A C corporation (C-corp) is a business structure typically used by larger companies or those seeking investments. Many business owners who opt to organize as a C-corp do it because they are required to, for instance if they have more than 100 shareholders. Other owners choose a C-corp structure to attract investors such as those who own high growth startups. The main downside to a C corporation is that it’s taxed twice—at the corporate level (21%) and the individual level.
Why Choose a C Corporation?
C corporations can get complicated. You first need to know that a C corporation is a corporation that doesn’t have S corporation (S-corp) tax status. What does that mean?
Once you register your business as a corporation with the state, you can choose to be an S-corp or a C-corp. Congress created the S-corp (the S stands for small business) in 1958, so smaller businesses could save money on taxes. They avoid paying the corporate tax—currently 21%.
Avoiding taxes sounds great—why would anyone want to own a C corporation and pay more taxes? The answer is that because Congress designed the S-corp for small businesses, it has restrictions that disqualify high-revenue corporations.
These restrictions include having no more than 100 shareholders, no foreign shareholders, and only one class of stock. For example, if you have two classes of stock (common and preferred), you must become a C-corp and pay the 21% corporate tax. You may want two stocks to appeal to different investors—common stockholders have voting rights and preferred stockholders get paid first during a bankruptcy.
The other main reason someone may choose to start their business as a C-corp is to attract investors like Angels or Venture Capital. Investors prefer C corporations for many advantages, including the ability to issue preferred stock and make an initial public offering (IPO) if the business is successful.
Who C Corporations Are Right For
- Larger companies: Unlike S corporations, which are limited to 100 shareholders, there are no limits on how many shareholders a C corporation can have.
- Businesses with foreign owners: The shareholders of a C corporation do not have to be citizens of the United States. In contrast, S corp shareholders must be US citizens or residents.

******************************

> **Challenge a**
Count the lines of the rows that contain the string "shows", treating case as significant, and reply with the number alone.
The text on C corporations and the rows that follow it come from unrelated sources.

******************************

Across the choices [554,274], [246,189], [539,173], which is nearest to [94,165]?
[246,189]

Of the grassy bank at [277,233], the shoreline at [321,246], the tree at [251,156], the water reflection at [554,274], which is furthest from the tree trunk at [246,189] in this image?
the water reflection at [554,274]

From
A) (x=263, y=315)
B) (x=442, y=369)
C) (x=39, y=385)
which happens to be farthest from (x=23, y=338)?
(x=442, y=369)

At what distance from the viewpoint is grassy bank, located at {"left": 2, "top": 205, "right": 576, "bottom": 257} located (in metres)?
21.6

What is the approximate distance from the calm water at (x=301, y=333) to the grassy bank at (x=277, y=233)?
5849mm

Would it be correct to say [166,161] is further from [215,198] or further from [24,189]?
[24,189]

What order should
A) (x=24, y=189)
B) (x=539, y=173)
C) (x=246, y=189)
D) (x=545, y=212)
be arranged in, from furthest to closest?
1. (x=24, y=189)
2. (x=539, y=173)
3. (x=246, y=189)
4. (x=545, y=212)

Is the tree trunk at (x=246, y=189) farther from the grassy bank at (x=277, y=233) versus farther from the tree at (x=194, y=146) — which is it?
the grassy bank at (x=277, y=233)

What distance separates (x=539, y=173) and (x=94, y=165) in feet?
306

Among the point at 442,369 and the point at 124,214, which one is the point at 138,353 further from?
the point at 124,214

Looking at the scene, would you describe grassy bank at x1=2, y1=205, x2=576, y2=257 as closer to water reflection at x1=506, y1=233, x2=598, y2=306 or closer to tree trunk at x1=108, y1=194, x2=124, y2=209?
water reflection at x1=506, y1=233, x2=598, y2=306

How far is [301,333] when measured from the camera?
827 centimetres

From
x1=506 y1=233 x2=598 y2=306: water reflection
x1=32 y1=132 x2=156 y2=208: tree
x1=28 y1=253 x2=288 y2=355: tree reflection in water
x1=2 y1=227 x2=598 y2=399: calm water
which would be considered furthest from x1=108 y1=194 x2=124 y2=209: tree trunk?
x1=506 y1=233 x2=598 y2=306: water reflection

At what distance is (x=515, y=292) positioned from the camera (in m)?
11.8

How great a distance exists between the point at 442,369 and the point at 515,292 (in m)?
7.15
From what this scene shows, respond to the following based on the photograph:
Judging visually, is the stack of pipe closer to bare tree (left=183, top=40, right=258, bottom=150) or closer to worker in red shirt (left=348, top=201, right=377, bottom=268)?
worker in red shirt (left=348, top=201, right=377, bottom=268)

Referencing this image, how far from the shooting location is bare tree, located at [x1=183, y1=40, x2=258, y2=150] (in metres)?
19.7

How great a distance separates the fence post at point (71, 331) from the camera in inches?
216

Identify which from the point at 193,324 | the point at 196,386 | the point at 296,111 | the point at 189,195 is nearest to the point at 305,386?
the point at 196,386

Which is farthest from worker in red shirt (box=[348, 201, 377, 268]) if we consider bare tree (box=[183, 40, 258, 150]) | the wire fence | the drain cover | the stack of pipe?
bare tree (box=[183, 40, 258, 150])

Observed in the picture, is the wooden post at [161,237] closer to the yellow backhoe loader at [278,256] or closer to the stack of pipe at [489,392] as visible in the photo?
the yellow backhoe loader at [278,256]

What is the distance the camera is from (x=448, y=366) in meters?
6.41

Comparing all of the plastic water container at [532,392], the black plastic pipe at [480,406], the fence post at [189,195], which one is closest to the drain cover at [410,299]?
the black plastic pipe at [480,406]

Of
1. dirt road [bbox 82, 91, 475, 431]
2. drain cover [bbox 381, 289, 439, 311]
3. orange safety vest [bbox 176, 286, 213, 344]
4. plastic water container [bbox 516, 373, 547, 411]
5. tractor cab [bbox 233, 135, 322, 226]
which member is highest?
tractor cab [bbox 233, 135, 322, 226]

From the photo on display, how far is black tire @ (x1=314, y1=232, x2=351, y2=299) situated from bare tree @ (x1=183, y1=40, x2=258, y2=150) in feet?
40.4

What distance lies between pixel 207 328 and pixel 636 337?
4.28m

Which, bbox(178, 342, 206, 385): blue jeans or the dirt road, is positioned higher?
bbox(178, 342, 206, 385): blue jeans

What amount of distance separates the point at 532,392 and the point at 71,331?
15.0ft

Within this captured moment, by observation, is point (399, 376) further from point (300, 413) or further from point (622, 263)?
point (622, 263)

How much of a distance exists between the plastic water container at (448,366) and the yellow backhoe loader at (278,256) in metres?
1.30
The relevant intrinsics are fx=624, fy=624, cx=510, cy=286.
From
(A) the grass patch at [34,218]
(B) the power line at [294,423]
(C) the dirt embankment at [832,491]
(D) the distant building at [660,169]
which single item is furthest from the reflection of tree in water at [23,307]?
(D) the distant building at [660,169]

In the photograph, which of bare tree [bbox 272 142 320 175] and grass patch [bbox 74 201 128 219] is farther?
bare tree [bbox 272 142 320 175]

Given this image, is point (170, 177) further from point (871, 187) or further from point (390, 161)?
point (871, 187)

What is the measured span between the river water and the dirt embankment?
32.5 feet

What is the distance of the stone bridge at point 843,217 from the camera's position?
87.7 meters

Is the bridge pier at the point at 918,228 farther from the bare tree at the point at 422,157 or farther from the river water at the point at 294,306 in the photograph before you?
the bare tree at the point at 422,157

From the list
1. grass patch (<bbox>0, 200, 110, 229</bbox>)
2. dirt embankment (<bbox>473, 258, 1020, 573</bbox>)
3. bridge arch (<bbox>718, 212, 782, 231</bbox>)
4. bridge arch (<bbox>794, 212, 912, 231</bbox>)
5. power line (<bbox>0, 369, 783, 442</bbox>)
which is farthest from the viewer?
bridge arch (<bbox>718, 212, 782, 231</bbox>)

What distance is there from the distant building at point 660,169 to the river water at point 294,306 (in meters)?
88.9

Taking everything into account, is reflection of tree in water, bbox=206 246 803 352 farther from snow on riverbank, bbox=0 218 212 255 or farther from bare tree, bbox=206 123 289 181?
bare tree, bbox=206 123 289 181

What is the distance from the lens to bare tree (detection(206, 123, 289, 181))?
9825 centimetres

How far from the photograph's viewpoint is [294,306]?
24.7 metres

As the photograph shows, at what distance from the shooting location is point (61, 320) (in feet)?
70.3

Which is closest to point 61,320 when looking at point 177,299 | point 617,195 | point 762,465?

******************************

> **Challenge b**
Answer these from the text on C corporations:
(i) In what year did Congress create the S-corp?
(ii) What three restrictions on S corporations does the text list?
(iii) What must S corp shareholders be, according to the text?

> **Task output a**
2

> **Task output b**
(i) 1958
(ii) No more than 100 shareholders, no foreign shareholders, and only one class of stock
(iii) US citizens or residents